WRITTEN INSTRUCTION A: Translate into Spanish the following sentence from the blog post below: "The biggest impact NaNoWriMo had on my month was that suddenly I had to write every day."

— start PASSAGE TO READ —

Thursday, December 03, 2009

NaNoWriMo: A recap

Happy Thursday! How are you all liking your winter weather now? I mean, because ours just started and I can't deny that it's winter anymore. And wow, was Thursgiving only a week ago?! It was. Amazing.

So, National Novel Writing Month was the thirty days of November. Its purpose: encourage writers to "just do it." The task: write a novel-length project (identified as 50,000 words, more accurately a novella) over the course of the month. Mathematically, writing 1,667 words a day would enable a writer to finish right on schedule.

I'm happy to announce that as of November 29th, I logged 50,061 words. I won! This will prove my results. If you click on the "Nano Stats" tab, you'll be able to see the bar graph I spent half the month staring at. It came pre-loaded with the gray bars, marking the additional 1,667 words for each day, for you to compare your progress against.

I like that my results were more or less steadily rising, with the notable exception of the end of the second week where I stayed two days behind for three sets of days. As you might guess, that's when the reality of the project was hitting, a week where I said, "I did enough writing, I'm gonna go play video games and catch up later." Which I told myself was okay, because I knew I was going to catch up. I knew I was going to finish.

The biggest impact NaNoWriMo had on my month was that suddenly I had to write every day. Duh. You might think that that stipulation would not be as shocking to someone like myself, who you might imagine as someone who writes all the time. But my secret is that I rarely write, unless the mood strikes. But in November, regardless of mood--or availability of ideas--I had to sit down and write. And I couldn't play video games or watch movies, because I always had to write first, so I would make the quota for the day.

— end PASSAGE TO READ —

WRITTEN INSTRUCTION B: Extract each line of the records below that contains the word "camera".

— start AVAILABLE RECORDS —

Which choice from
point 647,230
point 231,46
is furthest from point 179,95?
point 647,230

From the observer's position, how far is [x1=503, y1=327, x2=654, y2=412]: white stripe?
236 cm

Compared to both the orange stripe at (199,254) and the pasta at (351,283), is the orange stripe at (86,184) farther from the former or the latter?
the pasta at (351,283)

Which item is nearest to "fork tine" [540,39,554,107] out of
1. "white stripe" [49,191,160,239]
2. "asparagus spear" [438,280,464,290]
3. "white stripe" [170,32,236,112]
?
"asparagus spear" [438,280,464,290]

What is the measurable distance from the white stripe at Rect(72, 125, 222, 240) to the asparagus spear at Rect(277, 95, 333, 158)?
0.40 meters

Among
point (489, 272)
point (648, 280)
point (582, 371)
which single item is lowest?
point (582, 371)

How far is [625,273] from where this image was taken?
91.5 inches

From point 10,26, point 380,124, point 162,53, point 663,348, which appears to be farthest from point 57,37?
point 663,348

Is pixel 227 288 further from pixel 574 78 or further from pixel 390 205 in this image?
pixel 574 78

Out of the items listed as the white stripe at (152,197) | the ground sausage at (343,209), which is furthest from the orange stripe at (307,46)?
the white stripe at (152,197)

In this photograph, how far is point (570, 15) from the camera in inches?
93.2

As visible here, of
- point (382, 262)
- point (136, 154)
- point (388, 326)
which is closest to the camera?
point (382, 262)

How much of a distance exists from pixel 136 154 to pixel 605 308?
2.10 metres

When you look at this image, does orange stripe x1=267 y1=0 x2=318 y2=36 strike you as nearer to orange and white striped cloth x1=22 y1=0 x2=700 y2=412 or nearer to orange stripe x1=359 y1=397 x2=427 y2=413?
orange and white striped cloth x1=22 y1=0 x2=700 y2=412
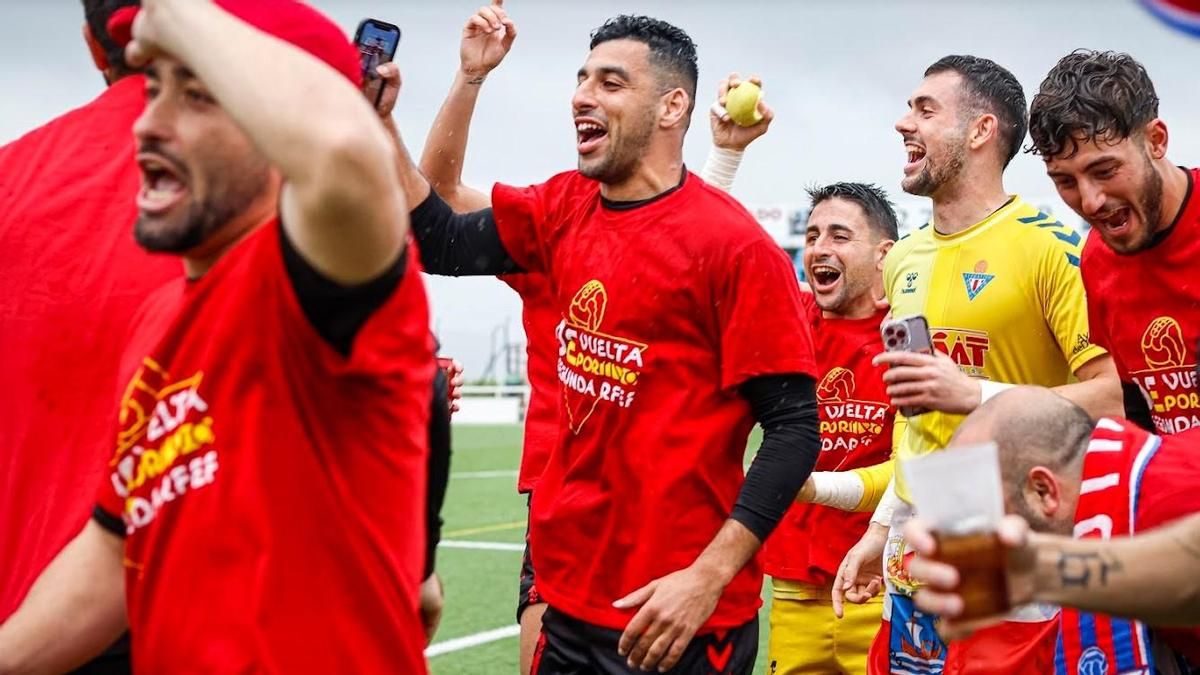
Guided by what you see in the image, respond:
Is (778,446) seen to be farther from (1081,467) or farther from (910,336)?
(1081,467)

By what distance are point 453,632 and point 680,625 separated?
6.15 meters

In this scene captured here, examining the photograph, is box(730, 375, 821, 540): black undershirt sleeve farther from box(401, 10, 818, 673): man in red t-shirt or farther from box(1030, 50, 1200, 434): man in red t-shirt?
box(1030, 50, 1200, 434): man in red t-shirt

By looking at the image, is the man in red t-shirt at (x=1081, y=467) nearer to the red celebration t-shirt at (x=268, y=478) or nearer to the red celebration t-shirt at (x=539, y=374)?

— end AVAILABLE RECORDS —

EXPECTED ANSWER A: El mayor impacto que NaNoWriMo tuvo en mi mes fue que, de repente, tuve que escribir todos los días.

EXPECTED ANSWER B:
In this photograph, how far is point (570, 15) from the camera in inches?
which is closest to the camera?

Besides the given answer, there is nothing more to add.